Traveling for the holidays? Leave your weapons behind

Bringing a gun to a TSA checkpoint can lead to your arrest or a hefty fine

JACKSONVILLE, Fla. – As holiday travel ramps up, authorities at Jacksonville International Airport want to make sure travelers aren’t slowing each other down by bringing contraband with them.

It’s estimated that roughly 10,000 people walk through the Transportation Security Administration checkpoint at JAX every day. Even though everyone knows the rules by now, somehow banned items keep finding their way into people’s luggage and inevitably end up holding up the lines.

“We have to dedicate an officer to open that bag, remove the item, give the passenger a chance to go back to the car or go back to their airline and check their bag,” TSA spokesperson Sari Koshetz said. “If you escalate that passenger after passenger, you’re never going to get to the checkpoint.”
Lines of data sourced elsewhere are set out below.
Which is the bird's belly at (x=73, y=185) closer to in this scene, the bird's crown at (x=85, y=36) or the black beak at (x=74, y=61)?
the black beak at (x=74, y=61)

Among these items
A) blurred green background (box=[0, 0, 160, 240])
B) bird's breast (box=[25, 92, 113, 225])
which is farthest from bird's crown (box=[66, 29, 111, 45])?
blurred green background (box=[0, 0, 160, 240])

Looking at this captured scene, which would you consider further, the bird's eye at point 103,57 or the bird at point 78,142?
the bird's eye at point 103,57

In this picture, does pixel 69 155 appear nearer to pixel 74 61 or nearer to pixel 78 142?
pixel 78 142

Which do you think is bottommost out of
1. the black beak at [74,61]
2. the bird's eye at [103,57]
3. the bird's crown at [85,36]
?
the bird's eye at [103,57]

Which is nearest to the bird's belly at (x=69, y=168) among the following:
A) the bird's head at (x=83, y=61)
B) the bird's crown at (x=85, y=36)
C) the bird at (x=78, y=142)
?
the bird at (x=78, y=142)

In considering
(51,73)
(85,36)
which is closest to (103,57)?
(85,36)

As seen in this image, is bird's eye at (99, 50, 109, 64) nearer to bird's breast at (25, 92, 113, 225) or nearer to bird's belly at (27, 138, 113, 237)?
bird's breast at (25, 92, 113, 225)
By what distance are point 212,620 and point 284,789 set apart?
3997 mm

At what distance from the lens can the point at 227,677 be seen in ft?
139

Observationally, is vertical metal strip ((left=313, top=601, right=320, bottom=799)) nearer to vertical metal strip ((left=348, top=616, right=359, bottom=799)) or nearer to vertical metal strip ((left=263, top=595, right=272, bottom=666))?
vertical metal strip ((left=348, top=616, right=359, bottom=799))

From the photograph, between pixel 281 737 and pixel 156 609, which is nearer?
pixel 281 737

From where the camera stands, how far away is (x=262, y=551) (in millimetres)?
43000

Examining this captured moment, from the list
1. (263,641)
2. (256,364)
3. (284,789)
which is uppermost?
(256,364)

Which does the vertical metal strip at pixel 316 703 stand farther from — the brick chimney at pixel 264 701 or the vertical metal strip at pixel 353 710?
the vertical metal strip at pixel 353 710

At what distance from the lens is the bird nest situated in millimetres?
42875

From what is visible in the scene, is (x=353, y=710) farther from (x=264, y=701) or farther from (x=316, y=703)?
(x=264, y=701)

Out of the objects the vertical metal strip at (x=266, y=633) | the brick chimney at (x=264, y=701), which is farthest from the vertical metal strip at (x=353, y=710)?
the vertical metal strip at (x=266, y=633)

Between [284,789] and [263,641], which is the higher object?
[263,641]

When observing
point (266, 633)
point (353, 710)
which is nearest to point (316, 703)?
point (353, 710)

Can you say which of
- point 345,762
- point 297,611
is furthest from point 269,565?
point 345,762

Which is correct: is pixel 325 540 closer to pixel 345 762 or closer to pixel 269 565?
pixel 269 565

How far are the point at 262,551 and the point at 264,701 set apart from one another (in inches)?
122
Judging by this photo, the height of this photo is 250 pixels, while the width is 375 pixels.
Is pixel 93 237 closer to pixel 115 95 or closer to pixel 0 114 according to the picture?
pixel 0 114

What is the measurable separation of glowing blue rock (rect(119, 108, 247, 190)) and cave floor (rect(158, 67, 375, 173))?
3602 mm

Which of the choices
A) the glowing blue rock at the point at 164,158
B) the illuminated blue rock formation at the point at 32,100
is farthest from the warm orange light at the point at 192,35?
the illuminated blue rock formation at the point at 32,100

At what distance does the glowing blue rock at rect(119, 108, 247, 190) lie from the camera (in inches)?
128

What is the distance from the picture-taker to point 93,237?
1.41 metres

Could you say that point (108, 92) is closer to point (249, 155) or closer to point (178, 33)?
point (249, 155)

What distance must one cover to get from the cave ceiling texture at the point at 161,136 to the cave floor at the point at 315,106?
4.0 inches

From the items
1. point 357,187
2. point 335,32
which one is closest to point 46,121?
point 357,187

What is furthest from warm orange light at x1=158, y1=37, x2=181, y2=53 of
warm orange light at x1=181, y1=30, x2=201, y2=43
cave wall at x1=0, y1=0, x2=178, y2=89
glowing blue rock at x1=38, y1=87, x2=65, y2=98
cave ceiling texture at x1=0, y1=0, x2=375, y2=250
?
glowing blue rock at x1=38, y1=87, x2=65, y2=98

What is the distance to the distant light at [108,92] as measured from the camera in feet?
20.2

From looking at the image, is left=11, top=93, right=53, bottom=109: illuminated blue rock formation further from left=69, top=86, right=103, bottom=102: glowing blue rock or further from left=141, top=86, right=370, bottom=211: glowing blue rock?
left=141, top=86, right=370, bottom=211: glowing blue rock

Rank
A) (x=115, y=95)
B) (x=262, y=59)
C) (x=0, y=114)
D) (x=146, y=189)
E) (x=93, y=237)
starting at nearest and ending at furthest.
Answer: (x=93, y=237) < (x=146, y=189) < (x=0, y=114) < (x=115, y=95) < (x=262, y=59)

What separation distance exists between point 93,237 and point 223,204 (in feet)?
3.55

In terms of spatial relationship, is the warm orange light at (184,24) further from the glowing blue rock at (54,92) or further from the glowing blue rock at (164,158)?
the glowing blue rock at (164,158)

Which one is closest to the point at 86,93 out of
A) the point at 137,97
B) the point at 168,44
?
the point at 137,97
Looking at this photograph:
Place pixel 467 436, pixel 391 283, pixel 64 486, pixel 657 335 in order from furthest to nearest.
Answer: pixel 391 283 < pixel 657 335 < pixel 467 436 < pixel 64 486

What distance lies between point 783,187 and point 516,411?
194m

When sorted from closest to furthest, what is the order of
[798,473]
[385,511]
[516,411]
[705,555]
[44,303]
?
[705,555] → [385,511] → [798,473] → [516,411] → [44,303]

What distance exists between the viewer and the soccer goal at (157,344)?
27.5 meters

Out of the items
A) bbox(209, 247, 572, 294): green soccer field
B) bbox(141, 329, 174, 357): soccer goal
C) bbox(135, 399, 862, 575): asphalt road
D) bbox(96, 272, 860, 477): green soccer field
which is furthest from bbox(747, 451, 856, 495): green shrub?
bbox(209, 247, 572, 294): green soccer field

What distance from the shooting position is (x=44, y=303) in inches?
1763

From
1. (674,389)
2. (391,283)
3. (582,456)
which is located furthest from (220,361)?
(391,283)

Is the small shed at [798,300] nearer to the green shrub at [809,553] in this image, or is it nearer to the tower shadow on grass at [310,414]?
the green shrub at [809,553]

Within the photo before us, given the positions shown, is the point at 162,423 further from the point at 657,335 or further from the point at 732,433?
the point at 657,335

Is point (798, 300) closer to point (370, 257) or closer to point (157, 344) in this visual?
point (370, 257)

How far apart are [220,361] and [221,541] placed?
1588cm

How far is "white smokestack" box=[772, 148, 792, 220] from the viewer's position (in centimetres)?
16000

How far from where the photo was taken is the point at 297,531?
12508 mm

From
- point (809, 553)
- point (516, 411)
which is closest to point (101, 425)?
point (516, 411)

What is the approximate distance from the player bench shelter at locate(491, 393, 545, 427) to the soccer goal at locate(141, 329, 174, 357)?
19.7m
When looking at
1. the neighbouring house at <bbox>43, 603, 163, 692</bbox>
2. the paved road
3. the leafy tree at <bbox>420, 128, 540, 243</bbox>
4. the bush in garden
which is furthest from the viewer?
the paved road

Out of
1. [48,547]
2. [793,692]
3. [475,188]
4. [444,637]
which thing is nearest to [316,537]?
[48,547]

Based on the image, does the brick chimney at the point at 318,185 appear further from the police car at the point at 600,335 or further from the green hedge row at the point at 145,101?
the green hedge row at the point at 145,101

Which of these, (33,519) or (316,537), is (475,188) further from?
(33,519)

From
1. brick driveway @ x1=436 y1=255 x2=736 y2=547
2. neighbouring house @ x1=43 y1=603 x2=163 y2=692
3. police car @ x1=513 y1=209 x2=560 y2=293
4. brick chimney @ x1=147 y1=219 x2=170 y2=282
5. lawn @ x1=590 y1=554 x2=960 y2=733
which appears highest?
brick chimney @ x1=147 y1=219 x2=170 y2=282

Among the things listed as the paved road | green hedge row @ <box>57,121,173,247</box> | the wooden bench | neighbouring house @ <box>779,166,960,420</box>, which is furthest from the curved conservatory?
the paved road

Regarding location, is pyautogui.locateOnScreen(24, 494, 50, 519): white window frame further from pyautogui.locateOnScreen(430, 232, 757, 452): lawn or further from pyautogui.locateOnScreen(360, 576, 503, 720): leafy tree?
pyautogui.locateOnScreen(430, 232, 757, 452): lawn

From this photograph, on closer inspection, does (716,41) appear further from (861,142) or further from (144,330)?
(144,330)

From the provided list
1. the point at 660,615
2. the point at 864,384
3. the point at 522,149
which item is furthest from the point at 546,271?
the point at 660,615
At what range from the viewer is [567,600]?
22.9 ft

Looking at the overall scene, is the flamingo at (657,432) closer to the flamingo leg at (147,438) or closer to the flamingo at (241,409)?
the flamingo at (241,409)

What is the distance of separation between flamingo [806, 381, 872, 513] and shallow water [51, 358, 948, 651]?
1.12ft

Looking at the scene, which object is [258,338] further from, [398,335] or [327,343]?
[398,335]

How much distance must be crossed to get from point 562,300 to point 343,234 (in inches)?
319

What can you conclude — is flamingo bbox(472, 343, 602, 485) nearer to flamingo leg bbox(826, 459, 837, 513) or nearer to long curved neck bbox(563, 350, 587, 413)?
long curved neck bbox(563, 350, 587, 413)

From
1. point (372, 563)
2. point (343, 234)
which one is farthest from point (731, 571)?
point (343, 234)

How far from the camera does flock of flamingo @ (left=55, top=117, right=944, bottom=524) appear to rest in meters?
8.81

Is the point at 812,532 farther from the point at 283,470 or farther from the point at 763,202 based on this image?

On Monday, the agency showed off the variety of items intercepted by TSA agents at JAX over the past several weeks. Their findings included blades, grenades and even shuriken, better known as ninja stars.

“I just didn’t understand why people would even attempt to bring that kind of stuff on,” said Laurie Cass, who was dropping her family off at the airport. “I am glad TSA is here doing what they do.”

It should go without saying that firearms are another no-no. But that didn’t keep travelers from bringing 41 guns into the airport this year alone. That figure is less than 10 percent of the 461 guns confiscated at airports throughout the state of Florida.

For perspective, the TSA screened 65 million passengers nationwide from Oct. 7 through Nov. 3. During that period, they found 374 firearms in carry-on bags, 333 of which were loaded and 118 of which had a round chambered. The agency intercepted 4,239 firearms across the country in 2018.

Bringing a firearm to a security checkpoint can result in an arrest or a fine exceeding $13,000.

“If you are going to travel with your gun, it needs to be in your checked bag,” Koshetz explained. “It needs to be in a locked container, unloaded and declared to the airline at check-in.”

TSA is asking everyone to double-check their bags before heading to the airport over the holidays. With the number of travelers passing through Jacksonville’s security checkpoint expected to reach more than 13,000 on the day before Thanksgiving, you don’t want to be the one holding everyone else up.